Premier long-métrage de Robert Eggers, « THE WITCH », basé sur des légendes et superstitions de la Nouvelle Angleterre du 17ème siècle, se passe entièrement dans une ferme perdue non loin d’une forêt.WITCH

Ce que raconte en filigrane ce film étrange, statique, austère et presque rébarbatif, c’est la lente désagrégation d’une famille puritaine, confrontée au péché en la personne de la fille aînée (Anya Taylor-Joy) en train de devenir une séduisante adolescente. Eggers montre peu et laisse beaucoup à deviner. Quand un évènement atroce se passe – comme l’assassinat d’un bébé par exemple – c’est hors du champ de la caméra. Mais on en a vu suffisamment pour que l’imagination fasse le reste. C’est assez virtuose, très maîtrisé, mais il faut s’accrocher un peu, tant l’ambiance est plombée de A jusqu’à Z, sans la moindre respiration ou instant de répit. Les cadrages rigoureux, la photo monochrome et la BO très angoissante participent de cette immersion qui anesthésie le sens critique.
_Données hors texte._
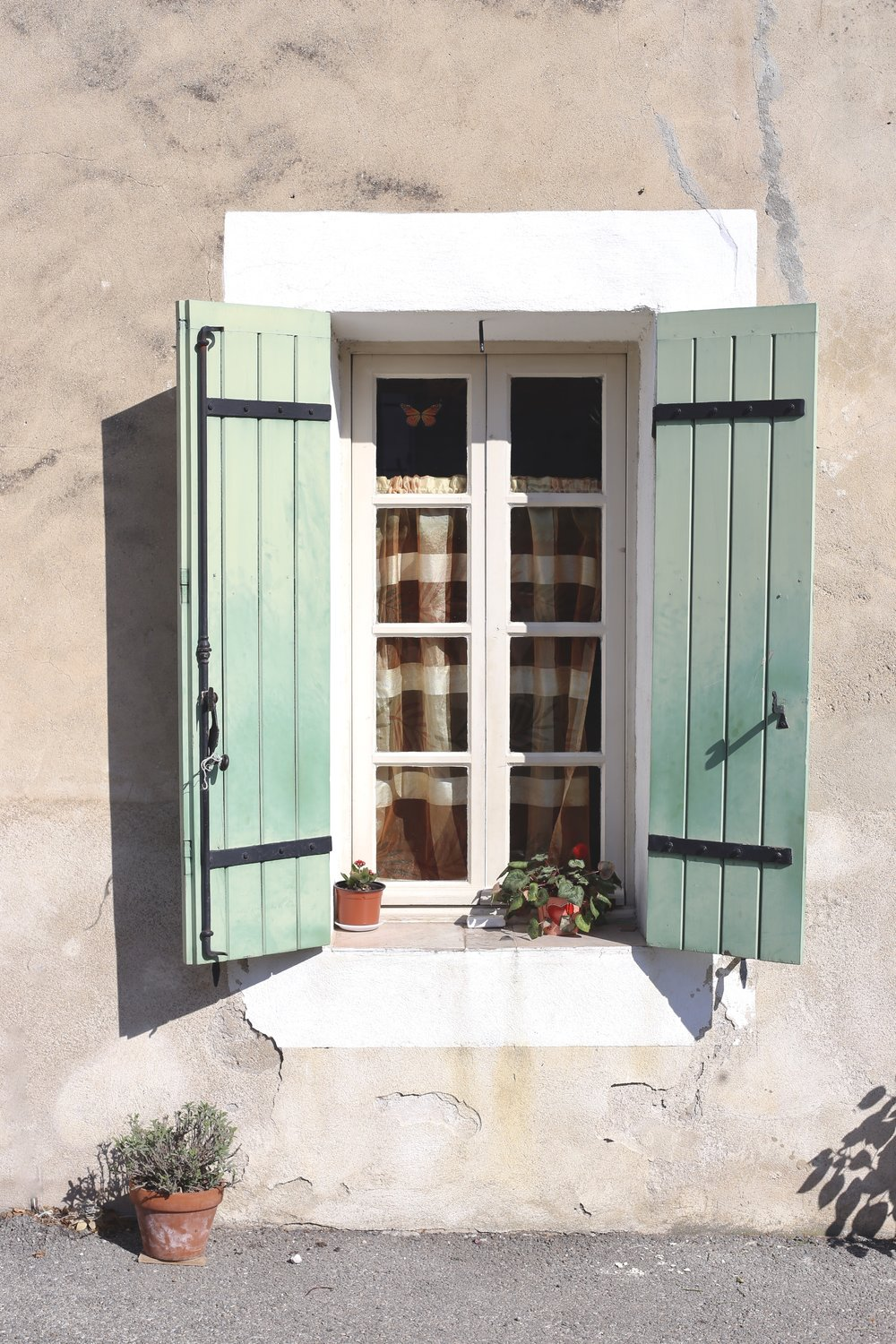 A mint shuttered window with flowerpots in Provence, in the sun.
« THE WITCH » flirte avec le fantastique, le film d’horreur, sans en respecter les codes. La peur naît de l’inconnu, de la mince frontière séparant le réel du cauchemar et surtout de la folie des hommes obnubilés par la religion et la peur de l’enfer. Dominée par la remarquable Taylor-Joy, la distribution est parfaitement homogène : Ralph Ineson plus vrai que nature dans un rôle ambigu de pater familias hypocrite, Kate Dickie (« GAME OF THRONES ») est superbe en mère fanatique et instable.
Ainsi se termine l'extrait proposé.